Unnamed: 0,PatientID,BloodPressure,Smoking,WhiteBloodCellCount,CholesterolLevel,BloodPressureDiagnosisID,WhiteBloodCellDiagnosisID,CholesterolDiagnosisID
0,1,87,0,727,6,0,1,0
1,2,80,1,782,28,0,1,1
2,3,157,1,591,20,2,1,1
3,4,110,0,366,10,0,0,0
4,5,87,0,428,6,0,0,0
5,6,145,1,408,6,2,0,0
6,7,155,1,528,14,2,1,0
7,8,164,1,468,11,2,0,0
8,9,109,0,628,18,0,1,1
9,10,155,1,399,9,2,0,0


In [11]:
# Merge, Merge, Merge

new_patient_df.merge(
    BloodPressureDiagnosis_df,                          how = 'left',   on = ['BloodPressureDiagnosisID']).merge(
    SmokingDiagnosis_df,                                how = 'left',   on = ['Smoking']).merge(
    CombinedWhiteBloodCellAndCholesterolDiagnosis_df,   how = 'left',   on = ['WhiteBloodCellDiagnosisID', 'CholesterolDiagnosisID'])
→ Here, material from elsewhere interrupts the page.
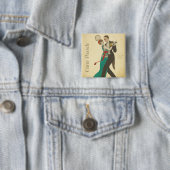 カルテポストアルボタン 缶バッジ (インサイチュ)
Unnamed: 0,PatientID,BloodPressure,Smoking,WhiteBloodCellCount,CholesterolLevel,BloodPressureDiagnosisID,WhiteBloodCellDiagnosisID,CholesterolDiagnosisID,BloodPressureDiagnosis,SmokingDiagnosis,CombinedWhiteBloodCellAndCholesterolDiagnosis
0,1,87,0,727,6,0,1,0,No treatment needed,Good job!,Eat more chocolate
1,2,80,1,782,28,0,1,1,No treatment needed,STOP IT NOW DUMMY!,"Strike first, strike hard, no mercy!"
2,3,157,1,591,20,2,1,1,You're screwed!,STOP IT NOW DUMMY!,"Strike first, strike hard, no mercy!"
3,4,110,0,366,10,0,0,0,No treatment needed,Good job!,Nice
4,5,87,0,428,6,0,0,0,No treatment needed,Good job!,Nice
5,6,145,1,408,6,2,0,0,You're screwed!,STOP IT NOW DUMMY!,Nice
6,7,155,1,528,14,2,1,0,You're screwed!,STOP IT NOW DUMMY!,Eat more chocolate
7,8,164,1,468,11,2,0,0,You're screwed!,STOP IT NOW DUMMY!,Nice
8,9,109,0,628,18,0,1,1,No treatment needed,Good job!,"Strike first, strike hard, no mercy!"
9,10,155,1,399,9,2,0,0,You're screwed!,STOP IT NOW DUMMY!,Nice


The whole process is VERY fast, both the SQL and merges. I don't know of a faster way to do any of these operations. But there may be something out there.

Not sure if this is exactly what you're doing, but hopefully this helps a little. Let me know if it's a different scenario, I'd be curious.